@Barry
I sort of see three 'levels' of failure with PACE/BPS as applied to ME and other things bucketed into MUS/Functional/Psychosomatic
-I'd classify what you've shown in your post as the widest 'Philosophical' defect, which is that the whole BPS paradigm presupposes itself in order to generate evidence in its favor. Feeding into this is that it is set up to be unfalsifiable. It sets up that the only way for it to effectively fail is to appear so implausible in light of generally accepted interpretations of reality that it appears absurd; unfortunately, psychosomaticism is a centuries-old fetish in medicine and by default sounds plausible to probably most people.
You're saying that this amounts to a lack of 'probable cause' or 'reasonable suspicion', to use legal/law enforcement terms. I think this is somewhat the case but that's not really the punchline here. For me, the punchline regarding the issues at hand for us is the insight into the theoretical structure which any serious scientist and policymaker ought to find quite suspicious once enlightened as to its nature, and thus subsequently begin to look at it critically and, frankly, take offense to it. Fortunately, I think we are seeing this happening to a promising degree.
There are even broader lessons here for all scientific thought and even the necessarily speculative theorizations of the humanities. I mean, it really isn't even scientific thinking and is more on the intellectually lazy end of the humanities that piles bullshit on bullshit to build a dogma, attract zealots, and demonize detractors. It's disturbing... well, actually it's just plain fucked up, that this sort of trash can so easily enjoy a prominent and celebrated status in medicine and science.
-The next 'level' is more where probable cause comes in. I think of this as the 'Procedural' defects. It starts with the idea that
@Jonathan Edwards shared a while back that, (if I can remember accurately,) even on the most charitable reading, the magnitude of the effect size in PACE or other such trials is so small (and overlapping in the individual study arms (?)) that, in real life, CBT/GET practitioners could not possibly have discerned them, i.e. if they perceived reality dispassionately they would never have had 'probable cause' to think they were worth investigating because their experience would have said otherwise.
The good thing though is that this has taught us all another valuable lesson! Clinicians do not perceive reality dispassionately - actually they are prone to wildly inaccurate assessments. Or more formally, you can't put any scientific stake in claims of 'clinical experience'; if it's actually worth anything, it will prove out in a convincing trial without much trouble.
And, actually, I think 'probable cause' is not really the definitive angle here when you think about it.

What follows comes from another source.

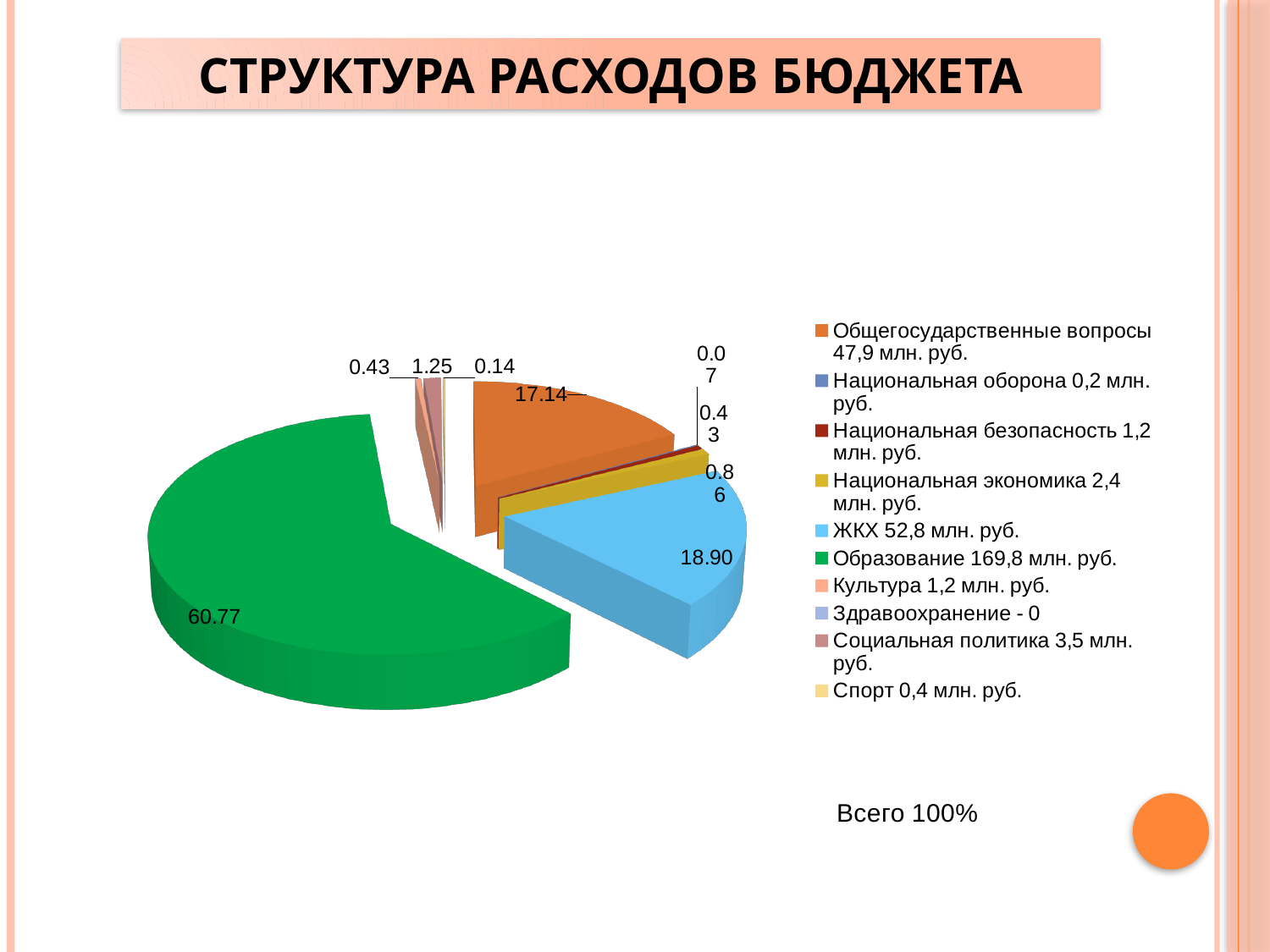
Which slice is larger, ЖКХ or Общегосударственные вопросы? ЖКХ According to the legend, how much is spent on ЖКХ? 52,8 млн. руб. What kind of chart is shown on the slide? pie chart What is the difference between the Образование label (60.77) and the ЖКХ label (18.90)? 41.87 According to the legend, how much is spent on Образование? 169,8 млн. руб. What is the title of the slide's chart? Всего 100% What value is labelled on the ЖКХ slice? 18.90 How many categories does the legend list? 10 What value is labelled on the Образование slice? 60.77 Which category has the largest slice of the pie? Образование What is the difference between the ЖКХ label (18.90) and the Общегосударственные вопросы label (17.14)? 1.76 What value is labelled on the Общегосударственные вопросы slice? 17.14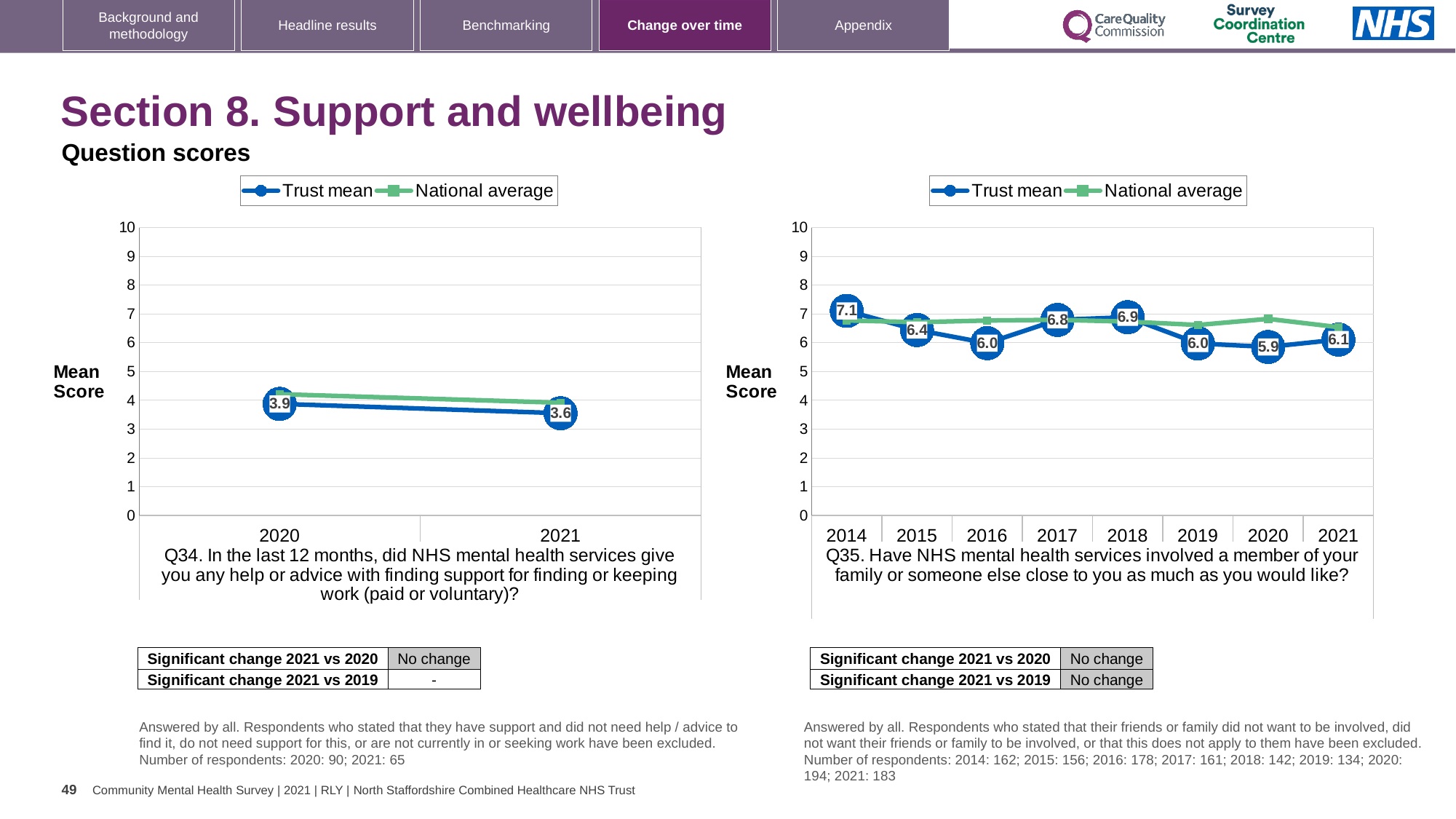
In the Q35 chart on the right, how many years are shown on the x axis? 8 In the Q34 chart on the left, what is the Trust mean score for 2021? 3.6 In the Q35 chart on the right, which year has the highest Trust mean score? 2014 In the Q34 chart on the left, by how much did the Trust mean fall from 2020 to 2021? 0.3 In the Q34 chart on the left, what is the Trust mean score for 2020? 3.9 In the Q34 chart on the left, does the Trust mean rise or fall from 2020 to 2021? fall What type of chart is used for Q35 on the right? Line chart In the Q35 chart on the right, which year has the lowest Trust mean score? 2020 In the Q35 chart on the right, what is the Trust mean score for 2020? 5.9 In the Q34 chart on the left, is the National average for 2020 greater or less than 5? less In the Q35 chart on the right, what is the Trust mean score for 2014? 7.1 In the Q35 chart on the right, what is the difference between the Trust mean in 2018 and in 2019? 0.9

Rituximab was trialed based on 'clinical experience' and with no actual 'theory' behind it, for instance. Or, nobody knows why ECT is so effective in many cases of severe depression, and it frankly doesn't even sound plausible, but it works. Which is to say, I'm not in principle upset that 'psychological' therapies were trialed, even though it came from doltish theory and, in retrospect, preposterously inaccurate interpretation of past experience.
It's more what came after, in the actual execution of the trial - telling patients that CBT or GET was already known to be effective, sending out propaganda pamphlets, compelling patients to 'push through', changing outcome measures/thresholds, etc. Many of the sorts of things uncovered by enterprising patients and pursued by David T . That's where the real 'miscarriage of justice' begins to take shape for me. It's sort of like if police raid your house on dubious - but not quite unforgivably so - suspicion, find nothing relevant,
and then beat you up, plant narcotics, weapons, a dead body, shoot your pets, and then sue you for emotional distress. This is the BPS brigade.
-The last level is the 'Interpretive' defects - all the stuff we always talk about regarding evidence. This is where the real problem continues. As we have discussed ad nauseam, they are hopeless for reasons that circle back to the 'Philosophical' defect. Fortunately they managed to (a) produce evidence that contradicts their theory in probable the most direct way possible (i.e. patients beliefs 'improve' on questionnaire but objective measures do not improve); less fortunately, they (b) did the lightning trial, which highlights the naked absurdity of the whole approach for all to see.
Anyway that's my thoughts for the day.